INPUT START
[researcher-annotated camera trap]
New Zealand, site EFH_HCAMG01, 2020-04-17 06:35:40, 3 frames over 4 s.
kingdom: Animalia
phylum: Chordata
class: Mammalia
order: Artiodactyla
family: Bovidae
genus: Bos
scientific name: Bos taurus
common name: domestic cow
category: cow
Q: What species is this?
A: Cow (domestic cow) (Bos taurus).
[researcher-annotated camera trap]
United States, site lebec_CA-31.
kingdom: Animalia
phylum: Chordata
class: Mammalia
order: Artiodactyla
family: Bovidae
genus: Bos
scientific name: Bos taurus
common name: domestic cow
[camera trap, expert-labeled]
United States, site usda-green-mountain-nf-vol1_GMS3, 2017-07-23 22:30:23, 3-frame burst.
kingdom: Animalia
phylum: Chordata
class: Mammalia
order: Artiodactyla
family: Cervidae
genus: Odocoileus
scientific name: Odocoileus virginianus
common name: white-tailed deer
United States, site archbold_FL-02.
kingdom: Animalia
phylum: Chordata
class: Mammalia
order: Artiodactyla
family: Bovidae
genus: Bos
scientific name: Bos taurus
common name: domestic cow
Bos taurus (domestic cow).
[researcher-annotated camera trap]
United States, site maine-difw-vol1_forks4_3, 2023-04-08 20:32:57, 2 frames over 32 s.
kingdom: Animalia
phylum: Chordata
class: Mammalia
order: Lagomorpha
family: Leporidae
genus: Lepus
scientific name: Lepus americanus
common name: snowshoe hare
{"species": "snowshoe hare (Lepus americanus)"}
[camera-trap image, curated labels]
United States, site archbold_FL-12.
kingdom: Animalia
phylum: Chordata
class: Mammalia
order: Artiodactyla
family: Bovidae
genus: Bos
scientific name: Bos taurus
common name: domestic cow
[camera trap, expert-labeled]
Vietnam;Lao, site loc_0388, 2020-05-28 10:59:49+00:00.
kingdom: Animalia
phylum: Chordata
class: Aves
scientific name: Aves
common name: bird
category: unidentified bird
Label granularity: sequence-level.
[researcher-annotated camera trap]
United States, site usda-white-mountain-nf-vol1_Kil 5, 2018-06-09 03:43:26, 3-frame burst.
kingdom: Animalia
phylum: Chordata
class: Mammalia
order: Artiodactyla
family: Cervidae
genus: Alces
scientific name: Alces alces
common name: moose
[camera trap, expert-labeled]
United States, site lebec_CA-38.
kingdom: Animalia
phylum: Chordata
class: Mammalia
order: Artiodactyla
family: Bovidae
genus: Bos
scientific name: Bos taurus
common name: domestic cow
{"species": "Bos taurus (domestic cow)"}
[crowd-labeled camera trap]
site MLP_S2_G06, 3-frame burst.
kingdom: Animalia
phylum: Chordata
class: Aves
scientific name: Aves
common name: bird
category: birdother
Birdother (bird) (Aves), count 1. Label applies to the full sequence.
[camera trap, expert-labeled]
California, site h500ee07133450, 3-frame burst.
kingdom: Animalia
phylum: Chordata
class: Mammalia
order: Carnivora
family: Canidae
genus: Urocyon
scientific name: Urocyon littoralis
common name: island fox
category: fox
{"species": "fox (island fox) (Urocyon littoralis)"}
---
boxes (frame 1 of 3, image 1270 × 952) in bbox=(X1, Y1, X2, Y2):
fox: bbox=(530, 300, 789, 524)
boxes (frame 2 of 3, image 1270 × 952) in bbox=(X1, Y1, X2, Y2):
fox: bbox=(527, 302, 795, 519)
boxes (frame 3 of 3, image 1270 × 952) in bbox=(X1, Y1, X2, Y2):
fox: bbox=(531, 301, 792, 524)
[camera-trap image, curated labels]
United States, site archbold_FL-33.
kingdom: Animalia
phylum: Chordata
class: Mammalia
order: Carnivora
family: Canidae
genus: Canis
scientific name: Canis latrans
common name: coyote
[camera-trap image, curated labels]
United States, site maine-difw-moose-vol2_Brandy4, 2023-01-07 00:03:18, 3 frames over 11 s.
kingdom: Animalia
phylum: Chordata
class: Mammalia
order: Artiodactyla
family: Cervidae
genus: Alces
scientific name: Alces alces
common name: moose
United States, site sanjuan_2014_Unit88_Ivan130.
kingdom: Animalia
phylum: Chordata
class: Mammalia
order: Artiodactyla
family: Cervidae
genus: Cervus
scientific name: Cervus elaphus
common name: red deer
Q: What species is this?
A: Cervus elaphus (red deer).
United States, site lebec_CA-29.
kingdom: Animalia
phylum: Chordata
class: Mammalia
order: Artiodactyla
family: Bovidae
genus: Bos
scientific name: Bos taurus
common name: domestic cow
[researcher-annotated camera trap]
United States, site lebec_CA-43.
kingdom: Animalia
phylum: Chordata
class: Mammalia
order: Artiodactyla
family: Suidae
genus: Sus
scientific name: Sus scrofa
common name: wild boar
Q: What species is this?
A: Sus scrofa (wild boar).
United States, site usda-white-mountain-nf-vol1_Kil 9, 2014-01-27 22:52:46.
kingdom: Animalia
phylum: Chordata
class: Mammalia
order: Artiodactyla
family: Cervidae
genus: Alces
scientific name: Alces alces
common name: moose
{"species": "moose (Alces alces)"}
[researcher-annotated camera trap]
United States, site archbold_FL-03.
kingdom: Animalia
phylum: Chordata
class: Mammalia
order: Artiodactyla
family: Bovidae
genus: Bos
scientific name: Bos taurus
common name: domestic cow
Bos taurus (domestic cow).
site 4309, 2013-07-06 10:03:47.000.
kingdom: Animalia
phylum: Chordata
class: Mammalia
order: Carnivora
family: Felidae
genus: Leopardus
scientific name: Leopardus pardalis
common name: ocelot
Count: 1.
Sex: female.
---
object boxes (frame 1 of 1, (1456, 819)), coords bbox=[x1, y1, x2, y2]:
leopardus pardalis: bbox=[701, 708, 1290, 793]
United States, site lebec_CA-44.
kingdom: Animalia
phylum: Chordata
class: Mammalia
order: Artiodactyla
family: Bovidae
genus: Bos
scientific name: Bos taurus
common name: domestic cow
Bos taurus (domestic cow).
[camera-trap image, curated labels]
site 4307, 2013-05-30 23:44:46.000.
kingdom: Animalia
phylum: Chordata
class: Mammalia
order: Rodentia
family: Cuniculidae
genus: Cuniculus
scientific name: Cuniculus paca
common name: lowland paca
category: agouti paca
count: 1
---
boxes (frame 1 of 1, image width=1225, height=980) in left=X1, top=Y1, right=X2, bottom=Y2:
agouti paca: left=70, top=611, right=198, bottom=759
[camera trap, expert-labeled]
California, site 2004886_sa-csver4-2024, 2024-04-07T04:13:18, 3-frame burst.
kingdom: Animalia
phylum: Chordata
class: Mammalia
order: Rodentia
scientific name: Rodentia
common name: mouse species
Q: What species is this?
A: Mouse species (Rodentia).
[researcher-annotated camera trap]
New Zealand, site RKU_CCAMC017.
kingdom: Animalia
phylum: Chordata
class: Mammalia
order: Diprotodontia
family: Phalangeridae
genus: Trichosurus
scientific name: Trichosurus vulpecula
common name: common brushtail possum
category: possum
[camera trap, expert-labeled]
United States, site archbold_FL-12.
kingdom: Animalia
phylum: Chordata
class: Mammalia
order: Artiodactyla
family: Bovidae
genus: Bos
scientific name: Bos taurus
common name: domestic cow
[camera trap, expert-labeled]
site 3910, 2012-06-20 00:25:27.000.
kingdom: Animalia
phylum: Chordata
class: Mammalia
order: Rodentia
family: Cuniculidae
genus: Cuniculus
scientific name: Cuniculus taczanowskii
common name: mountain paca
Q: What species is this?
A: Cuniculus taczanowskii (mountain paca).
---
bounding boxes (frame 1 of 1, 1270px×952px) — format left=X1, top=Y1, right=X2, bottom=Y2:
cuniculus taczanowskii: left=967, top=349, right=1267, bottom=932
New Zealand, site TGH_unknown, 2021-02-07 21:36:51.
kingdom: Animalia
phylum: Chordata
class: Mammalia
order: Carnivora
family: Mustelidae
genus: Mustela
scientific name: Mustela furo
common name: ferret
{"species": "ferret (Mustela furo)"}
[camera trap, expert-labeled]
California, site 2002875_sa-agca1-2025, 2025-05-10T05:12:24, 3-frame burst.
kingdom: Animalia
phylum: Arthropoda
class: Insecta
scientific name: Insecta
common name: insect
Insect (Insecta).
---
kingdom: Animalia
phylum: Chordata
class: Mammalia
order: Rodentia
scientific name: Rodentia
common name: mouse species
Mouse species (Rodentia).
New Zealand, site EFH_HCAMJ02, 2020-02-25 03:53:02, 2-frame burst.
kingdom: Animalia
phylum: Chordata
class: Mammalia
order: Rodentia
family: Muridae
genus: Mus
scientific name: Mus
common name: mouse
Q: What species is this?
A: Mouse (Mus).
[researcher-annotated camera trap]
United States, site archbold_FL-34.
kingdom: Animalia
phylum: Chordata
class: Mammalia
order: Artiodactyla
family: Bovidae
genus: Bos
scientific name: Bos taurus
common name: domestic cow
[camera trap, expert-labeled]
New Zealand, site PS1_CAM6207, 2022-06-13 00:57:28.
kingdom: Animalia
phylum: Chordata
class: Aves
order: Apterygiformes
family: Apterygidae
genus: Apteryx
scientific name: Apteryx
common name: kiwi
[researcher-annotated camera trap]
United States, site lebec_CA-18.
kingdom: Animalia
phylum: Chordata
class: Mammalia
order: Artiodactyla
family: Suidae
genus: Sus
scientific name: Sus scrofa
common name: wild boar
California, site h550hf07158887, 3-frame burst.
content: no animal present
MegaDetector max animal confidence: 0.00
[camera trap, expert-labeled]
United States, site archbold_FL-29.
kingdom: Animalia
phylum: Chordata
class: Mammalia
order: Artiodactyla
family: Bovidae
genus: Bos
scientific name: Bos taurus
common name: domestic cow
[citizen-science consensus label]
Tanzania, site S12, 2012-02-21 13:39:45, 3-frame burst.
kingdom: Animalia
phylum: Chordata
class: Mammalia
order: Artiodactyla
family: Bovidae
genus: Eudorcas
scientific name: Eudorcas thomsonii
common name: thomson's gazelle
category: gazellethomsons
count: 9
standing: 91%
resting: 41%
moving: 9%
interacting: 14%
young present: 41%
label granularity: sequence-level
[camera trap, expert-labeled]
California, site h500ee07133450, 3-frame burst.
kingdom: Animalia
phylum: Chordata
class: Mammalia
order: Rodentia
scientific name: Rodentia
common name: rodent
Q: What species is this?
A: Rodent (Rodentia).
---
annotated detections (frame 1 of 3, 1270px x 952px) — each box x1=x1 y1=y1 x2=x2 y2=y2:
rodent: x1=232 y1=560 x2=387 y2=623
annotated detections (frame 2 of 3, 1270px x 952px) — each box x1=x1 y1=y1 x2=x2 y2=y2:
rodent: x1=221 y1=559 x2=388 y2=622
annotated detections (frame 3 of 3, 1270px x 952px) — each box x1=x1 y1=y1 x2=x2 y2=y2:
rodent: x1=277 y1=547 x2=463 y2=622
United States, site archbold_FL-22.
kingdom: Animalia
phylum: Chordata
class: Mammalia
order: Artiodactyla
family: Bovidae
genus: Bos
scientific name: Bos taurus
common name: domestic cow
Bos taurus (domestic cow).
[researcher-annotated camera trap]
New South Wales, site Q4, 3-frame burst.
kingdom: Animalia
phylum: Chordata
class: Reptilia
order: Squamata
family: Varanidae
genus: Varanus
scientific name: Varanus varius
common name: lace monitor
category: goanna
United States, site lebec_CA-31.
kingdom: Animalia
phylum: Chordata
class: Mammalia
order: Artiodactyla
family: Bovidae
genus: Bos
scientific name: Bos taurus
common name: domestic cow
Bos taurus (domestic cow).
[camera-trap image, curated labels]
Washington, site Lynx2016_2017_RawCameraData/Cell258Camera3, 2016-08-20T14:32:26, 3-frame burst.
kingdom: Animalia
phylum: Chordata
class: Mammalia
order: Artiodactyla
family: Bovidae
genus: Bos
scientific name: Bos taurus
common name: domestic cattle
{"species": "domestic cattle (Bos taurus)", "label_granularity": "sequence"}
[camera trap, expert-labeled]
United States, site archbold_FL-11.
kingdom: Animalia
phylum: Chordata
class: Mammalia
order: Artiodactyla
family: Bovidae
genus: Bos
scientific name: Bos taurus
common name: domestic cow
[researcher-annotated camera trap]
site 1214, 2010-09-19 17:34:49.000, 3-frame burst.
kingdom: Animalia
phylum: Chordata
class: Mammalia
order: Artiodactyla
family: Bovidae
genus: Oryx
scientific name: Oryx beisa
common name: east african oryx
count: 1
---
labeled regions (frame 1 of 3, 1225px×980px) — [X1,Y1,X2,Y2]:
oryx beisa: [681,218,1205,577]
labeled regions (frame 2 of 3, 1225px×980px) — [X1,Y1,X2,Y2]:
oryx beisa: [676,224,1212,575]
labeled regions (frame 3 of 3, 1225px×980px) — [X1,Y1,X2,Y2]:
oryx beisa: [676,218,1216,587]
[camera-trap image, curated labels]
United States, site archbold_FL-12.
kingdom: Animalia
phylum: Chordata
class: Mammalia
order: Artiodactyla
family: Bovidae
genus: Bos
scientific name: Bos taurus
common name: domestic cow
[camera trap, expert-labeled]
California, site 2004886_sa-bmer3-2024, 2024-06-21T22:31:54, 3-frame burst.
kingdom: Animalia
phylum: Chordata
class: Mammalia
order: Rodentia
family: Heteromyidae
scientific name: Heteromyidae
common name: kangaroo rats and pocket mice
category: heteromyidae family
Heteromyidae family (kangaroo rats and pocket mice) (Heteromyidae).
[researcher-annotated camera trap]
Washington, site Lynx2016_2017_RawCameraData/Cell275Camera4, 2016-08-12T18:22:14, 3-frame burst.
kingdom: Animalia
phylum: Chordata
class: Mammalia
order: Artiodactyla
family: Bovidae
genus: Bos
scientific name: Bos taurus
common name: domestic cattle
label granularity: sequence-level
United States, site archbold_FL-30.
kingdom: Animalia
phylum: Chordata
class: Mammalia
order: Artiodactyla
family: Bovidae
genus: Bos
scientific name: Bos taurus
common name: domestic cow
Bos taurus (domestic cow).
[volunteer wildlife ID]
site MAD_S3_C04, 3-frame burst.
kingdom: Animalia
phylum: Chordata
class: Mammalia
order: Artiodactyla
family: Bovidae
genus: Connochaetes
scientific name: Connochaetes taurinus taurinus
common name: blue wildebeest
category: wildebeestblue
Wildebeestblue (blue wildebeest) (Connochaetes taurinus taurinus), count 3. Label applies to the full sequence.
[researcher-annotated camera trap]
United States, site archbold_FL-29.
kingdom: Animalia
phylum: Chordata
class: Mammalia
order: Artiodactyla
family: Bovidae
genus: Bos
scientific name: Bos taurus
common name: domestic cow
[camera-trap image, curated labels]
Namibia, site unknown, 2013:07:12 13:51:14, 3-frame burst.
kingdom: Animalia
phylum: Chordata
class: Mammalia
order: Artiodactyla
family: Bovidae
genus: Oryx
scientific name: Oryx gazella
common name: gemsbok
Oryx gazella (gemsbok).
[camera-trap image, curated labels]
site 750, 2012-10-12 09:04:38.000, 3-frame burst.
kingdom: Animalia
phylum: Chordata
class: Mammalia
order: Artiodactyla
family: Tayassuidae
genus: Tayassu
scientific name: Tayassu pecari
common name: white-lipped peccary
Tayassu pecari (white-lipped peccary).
INPUT END
■ TASK STATEMENT ■
Look above for the line with "New Zealand, site TGH_unknown, 2021-02-07" and the line with "young present: 41%". Retype those two lines and every line between them exactly, adding nothing.

■ ANSWER FOR THE TASK ■
New Zealand, site TGH_unknown, 2021-02-07 21:36:51.
kingdom: Animalia
phylum: Chordata
class: Mammalia
order: Carnivora
family: Mustelidae
genus: Mustela
scientific name: Mustela furo
common name: ferret
{"species": "ferret (Mustela furo)"}
[camera trap, expert-labeled]
California, site 2002875_sa-agca1-2025, 2025-05-10T05:12:24, 3-frame burst.
kingdom: Animalia
phylum: Arthropoda
class: Insecta
scientific name: Insecta
common name: insect
Insect (Insecta).
---
kingdom: Animalia
phylum: Chordata
class: Mammalia
order: Rodentia
scientific name: Rodentia
common name: mouse species
Mouse species (Rodentia).
New Zealand, site EFH_HCAMJ02, 2020-02-25 03:53:02, 2-frame burst.
kingdom: Animalia
phylum: Chordata
class: Mammalia
order: Rodentia
family: Muridae
genus: Mus
scientific name: Mus
common name: mouse
Q: What species is this?
A: Mouse (Mus).
[researcher-annotated camera trap]
United States, site archbold_FL-34.
kingdom: Animalia
phylum: Chordata
class: Mammalia
order: Artiodactyla
family: Bovidae
genus: Bos
scientific name: Bos taurus
common name: domestic cow
[camera trap, expert-labeled]
New Zealand, site PS1_CAM6207, 2022-06-13 00:57:28.
kingdom: Animalia
phylum: Chordata
class: Aves
order: Apterygiformes
family: Apterygidae
genus: Apteryx
scientific name: Apteryx
common name: kiwi
[researcher-annotated camera trap]
United States, site lebec_CA-18.
kingdom: Animalia
phylum: Chordata
class: Mammalia
order: Artiodactyla
family: Suidae
genus: Sus
scientific name: Sus scrofa
common name: wild boar
California, site h550hf07158887, 3-frame burst.
content: no animal present
MegaDetector max animal confidence: 0.00
[camera trap, expert-labeled]
United States, site archbold_FL-29.
kingdom: Animalia
phylum: Chordata
class: Mammalia
order: Artiodactyla
family: Bovidae
genus: Bos
scientific name: Bos taurus
common name: domestic cow
[citizen-science consensus label]
Tanzania, site S12, 2012-02-21 13:39:45, 3-frame burst.
kingdom: Animalia
phylum: Chordata
class: Mammalia
order: Artiodactyla
family: Bovidae
genus: Eudorcas
scientific name: Eudorcas thomsonii
common name: thomson's gazelle
category: gazellethomsons
count: 9
standing: 91%
resting: 41%
moving: 9%
interacting: 14%
young present: 41%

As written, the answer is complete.